(Beginning of DOCUMENT TEXT)
We are continuing a three part series based on the MSP Marketing Edge 3 step system, and in this special episode we focus on the second step: Grow relationships.
Welcome to Episode 320 of the MSP Marketing Podcast with me, Paul Green, powered by the MSP Marketing Edge.
Hello and welcome to another special episode of the podcast. We are continuing a three-part series this week. Earlier this year I released my book, MSP marketing: Start Here, about a 3 step lead generation system trusted by hundreds and hundreds of MSPs around the world. Last week, we looked at the first step – build audiences. Today it’s the second step – grow relationships.
I want to tell you a secret about marketing that most MSPs miss. It’s not about technology. It’s not about your tools, your stack or your accreditations. It’s about trust. Because nobody’s buying from you until they trust you, and they can’t trust you until they like you, and they can’t like you until they know you. That’s why the second step, growing relationships, matters so much.
Think about your own buying habits. When was the last time you hired someone for your business – a supplier, a consultant, or an agency – where you knew deep down, these are my people, this is my person. That didn’t happen because they cold called you at the right moment, right? It happened because you felt like you already knew them. Maybe you’d seen their content or you’d heard their stories or maybe laughed at their bad jokes, or maybe a friend had talked about them, or maybe you just liked their energy. You trusted them before you ever met with them. And that’s what you’re trying to create for your prospects.
(End of DOCUMENT TEXT)
(Beginning of GIVEN DATA)
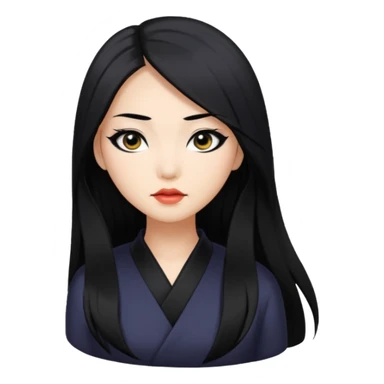 asian, long hair, baddie,pretty, black eyeliner, long hair  sticker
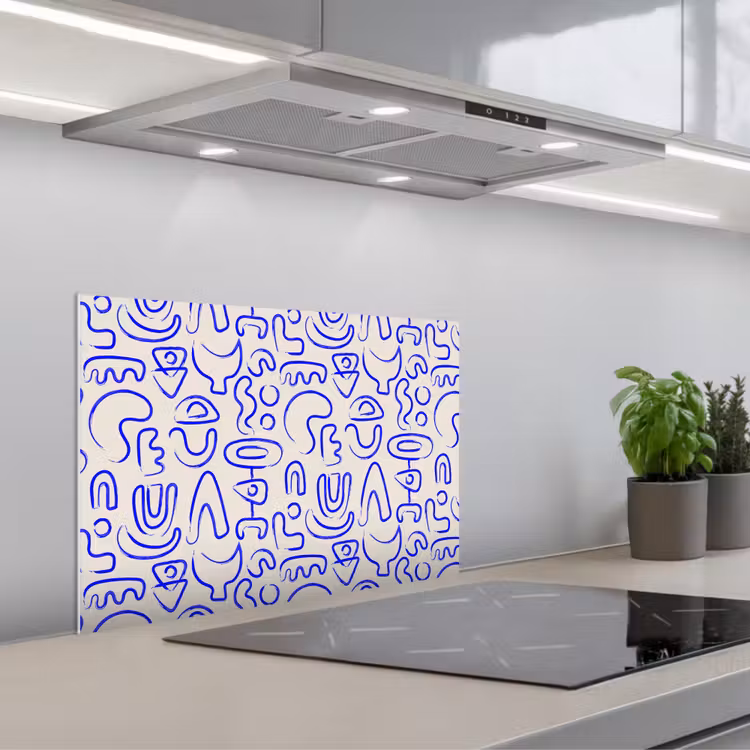 Fond de hotte - Bleu - Motif - Abstrait - Beige — 1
(End of GIVEN DATA)
## EXERCISE
Reproduce verbatim the passage of the podcast episode text from "Welcome to Episode" up to and including "step – grow relationships.".

## SOLUTION TO THIS EXERCISE
Welcome to Episode 320 of the MSP Marketing Podcast with me, Paul Green, powered by the MSP Marketing Edge.
Hello and welcome to another special episode of the podcast. We are continuing a three-part series this week. Earlier this year I released my book, MSP marketing: Start Here, about a 3 step lead generation system trusted by hundreds and hundreds of MSPs around the world. Last week, we looked at the first step – build audiences. Today it’s the second step – grow relationships.